When I think of drones, I’m more likely to think of music — yes, music — than unmanned military aircraft. And thinking about the drone effect in music provides a useful analogy for US foreign policy.

Simply put, a drone’s job in music is to play a single underlying note or chord continuously throughout the song while layering melodies/harmonies above it. Those melodies/harmonies are special variations; drone note is a theme.

The drone note of US foreign policy since at least World War II, and certainly since the fall of the Soviet Union, has been “global hegemony.” In other words, the United States is not only the world’s policeman, but the world’s judge, the world’s jury, and the world’s executioner.

The martial tune that the US administration plays to that drone beam is full-spectrum dominance, defined by the US Department of Defense as “[t]a cumulative effect in the air, land, sea, space and information environment that includes cyberspace that enables joint operations to be conducted without effective opposition or deterrent intervention.”

But if the world is a big band, not all of its 195 administrations agree to accept the United States as their leader, to play the same tune, or to keep the same rhythm.

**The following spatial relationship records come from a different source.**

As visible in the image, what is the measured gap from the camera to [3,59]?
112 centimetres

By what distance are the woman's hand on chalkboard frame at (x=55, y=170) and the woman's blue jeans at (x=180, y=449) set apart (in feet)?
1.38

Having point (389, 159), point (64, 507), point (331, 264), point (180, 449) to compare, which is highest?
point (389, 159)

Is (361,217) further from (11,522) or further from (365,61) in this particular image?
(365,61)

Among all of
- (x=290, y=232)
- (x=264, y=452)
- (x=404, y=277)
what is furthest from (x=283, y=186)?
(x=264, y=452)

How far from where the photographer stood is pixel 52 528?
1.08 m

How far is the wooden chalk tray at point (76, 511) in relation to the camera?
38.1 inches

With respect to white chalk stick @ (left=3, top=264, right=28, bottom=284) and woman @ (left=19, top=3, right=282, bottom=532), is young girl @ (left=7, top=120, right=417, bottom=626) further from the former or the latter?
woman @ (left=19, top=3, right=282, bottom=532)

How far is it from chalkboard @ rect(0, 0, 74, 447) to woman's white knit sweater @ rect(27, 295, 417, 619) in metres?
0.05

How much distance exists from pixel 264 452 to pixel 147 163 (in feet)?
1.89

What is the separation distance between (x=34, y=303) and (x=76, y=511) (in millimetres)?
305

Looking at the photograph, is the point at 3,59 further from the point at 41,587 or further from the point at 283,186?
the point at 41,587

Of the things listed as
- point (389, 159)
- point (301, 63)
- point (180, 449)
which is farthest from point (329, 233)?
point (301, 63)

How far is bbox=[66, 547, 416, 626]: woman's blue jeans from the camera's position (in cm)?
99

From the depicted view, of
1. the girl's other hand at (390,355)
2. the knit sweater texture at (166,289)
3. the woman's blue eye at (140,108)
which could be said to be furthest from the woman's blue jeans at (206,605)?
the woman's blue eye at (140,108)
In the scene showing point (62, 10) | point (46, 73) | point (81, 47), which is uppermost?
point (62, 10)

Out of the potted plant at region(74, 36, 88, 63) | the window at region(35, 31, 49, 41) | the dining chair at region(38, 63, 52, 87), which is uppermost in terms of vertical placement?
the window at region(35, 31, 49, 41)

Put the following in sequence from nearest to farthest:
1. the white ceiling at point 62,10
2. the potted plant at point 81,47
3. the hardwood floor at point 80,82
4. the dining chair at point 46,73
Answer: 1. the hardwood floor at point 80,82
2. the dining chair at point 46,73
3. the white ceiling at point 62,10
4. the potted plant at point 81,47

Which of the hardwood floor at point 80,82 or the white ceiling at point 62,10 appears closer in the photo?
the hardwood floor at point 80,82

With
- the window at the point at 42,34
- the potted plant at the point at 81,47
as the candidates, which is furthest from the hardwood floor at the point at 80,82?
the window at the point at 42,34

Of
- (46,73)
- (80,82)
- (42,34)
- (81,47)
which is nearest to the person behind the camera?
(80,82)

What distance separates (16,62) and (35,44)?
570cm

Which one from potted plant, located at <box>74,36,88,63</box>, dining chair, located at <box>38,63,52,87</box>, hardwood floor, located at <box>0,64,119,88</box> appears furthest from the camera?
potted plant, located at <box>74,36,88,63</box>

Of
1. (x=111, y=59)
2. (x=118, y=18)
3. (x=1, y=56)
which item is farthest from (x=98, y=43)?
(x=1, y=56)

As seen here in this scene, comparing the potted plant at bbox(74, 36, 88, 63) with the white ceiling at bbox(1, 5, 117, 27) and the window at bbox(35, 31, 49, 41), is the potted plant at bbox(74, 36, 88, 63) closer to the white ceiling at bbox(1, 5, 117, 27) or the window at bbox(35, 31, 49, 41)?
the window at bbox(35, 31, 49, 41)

If you’ve ever played in a band (other than maybe an experimental jazz combo), you know what happens when each member plays or sings on different instruments, different tempos, and different time signatures.

You don’t get a song.

You get an ugly mess.

If you’re smart (and maybe after three fights), you’ll eventually realize that this band is never going to hit the same note and decide to break up.

A lot of the world is not interested in playing with an American band. They prefer to form their own combos or pursue a solo career.

The USA should ditch its ugly drone and melody/harmony system and play a different tune: “Give Peace a Chance”.

Factor: Thomas L. Knapp

Thomas L. Knapp (Twitter: @thomaslknapp) is director and senior news analyst at the William Lloyd Garrison Center for Libertarian Advocacy Journalism (thegarrisoncenter.org). He lives and works in North Central Florida.

HT


This is an “Outlook” opinion column. The views and opinions expressed in this article are the authors’ own and do not necessarily reflect the views or position of The Helsinki Times. This column has not been verified and HT is not responsible for any inaccurate or incorrect statements in this article.